Pytest fixtures have the ability to group other fixtures too, take test_cal_auto_ratio_divide as an example, test_cal_auto_ratio_divide was set up with multiple pytest fixtures with multiple parameters. These pytest fixtures in test_cal_auto_ratio_divide automatically generate groups of tests without duplicating code for each test. You should also notice the use of the numpy.testing library as well. The below code generates 6 tests using the fixtures tag and run primarily. This test also shows how you can skip certain groups if you need to. Please take note as the comments go into more detail and I’ve added doc strings that aren’t present in the tests to be more descriptive.

from PyFHD.io.pyfhd_io import recarray_to_dict
import pytest
from os import environ as env
from pathlib import Path
from PyFHD.calibration.calibration_utils import cal_auto_ratio_divide
from PyFHD.use_idl_fhd.use_idl_outputs import convert_sav_to_dict
from PyFHD.pyfhd_tools.test_utils import sav_file_vis_arr_swap_axes
from PyFHD.io.pyfhd_io import save, load
import numpy.testing as npt

# Here we set up a fixture for the main data directory where all the files required for testing are
# I set up the testing framework to utlise an environment variable PYFHD_TEST_PATH so where ever you store the 
# files from the FHD runs, adjust it to that path.
@pytest.fixture()
def data_dir():
    return Path(env.get('PYFHD_TEST_PATH'), "calibration", "cal_auto_ratio_divide")

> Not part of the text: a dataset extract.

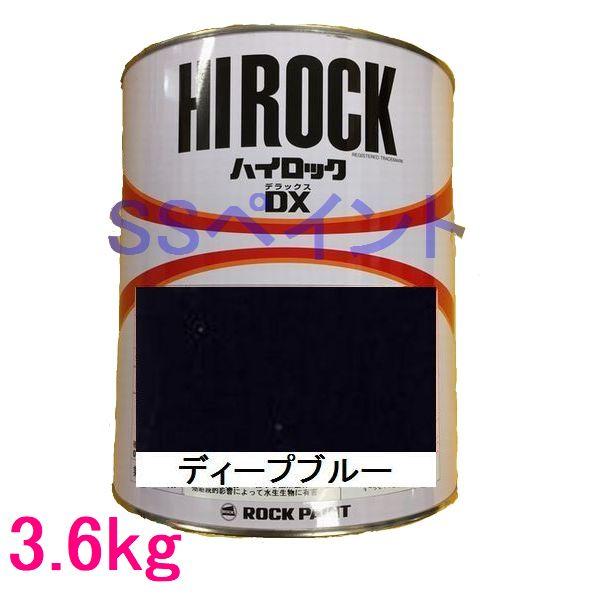自動車塗料 ロックペイント 073-8078 ハイロックDX ディープブルー 主剤 3.6kg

# With the FHD runs we used test tags, so all the files had consistent naming formats, 
# for example, one of the test files was point_zenith_run1_before_cal_auto_ratio_divide.sav
# In that file, we used the tags point_zenith, run1 and before to indicate to the developer
# and to the tests, which test the files were for and if the files were used for input ("before")
# or were used for validation ("after"). In this case we're using a fixture to set 3 different parameters.
@pytest.fixture(scope="function", params=['point_zenith','point_offzenith', '1088716296'])
def tag(request):
    return request.param

# We're using another fixture to set the run identifiers.
@pytest.fixture(scope="function", params=['run1', 'run3'])
def run(request):
    return request.param

# Using pairs of tag and run identifiers, we can skip certain tests in the case of the file not existing
# or for some other reason, why this is needed will become clear soon.
skip_tests = [['1088716296', "run3"]]

# For each combination of tag and run, check if the hdf5 file exists, if not, create it and either way return the path
# Tests will fail if the fixture fails, not too worried about exceptions here. The fixtures are re-executed for each test run.
# The purpose of the best_file fixture is take each combination of the fixtures in the format f"{tag}_{run}_before_{data_dir.name}"
# and create the required file.
@pytest.fixture()
def before_file(tag, run, data_dir):
    """
    Creates the before HDF5 from the sav files from FHD

    Parameters
    ----------
    tag: str
        The tag/name of the FHD run we're grabbing data from, these are often named from their observation
        ID or from special ones that have been made like point_zenith (an observation at the zenith).
    run: str
        The identifier for the run, in FHD we often ran 3 (or more) different sets of parameters for each observation
        we used to generate tests from FHD to ensure we covered the different functions in FHD.
    data_dir: Path
        The path to the directory containing the files required for each test 
    """
    # Note the check for skip tests right at the start
    if ([tag, run] in skip_tests):
        return None
    before_file = Path(data_dir, f"{tag}_{run}_before_{data_dir.name}.h5")
    # If the h5 file already exists and has been created, return the path to it
    # This is done because the fixtures are re-executed for each test.
    if before_file.exists():
        return before_file
    
    sav_file = before_file.with_suffix('.sav')
    sav_dict = convert_sav_to_dict(str(sav_file), "faked")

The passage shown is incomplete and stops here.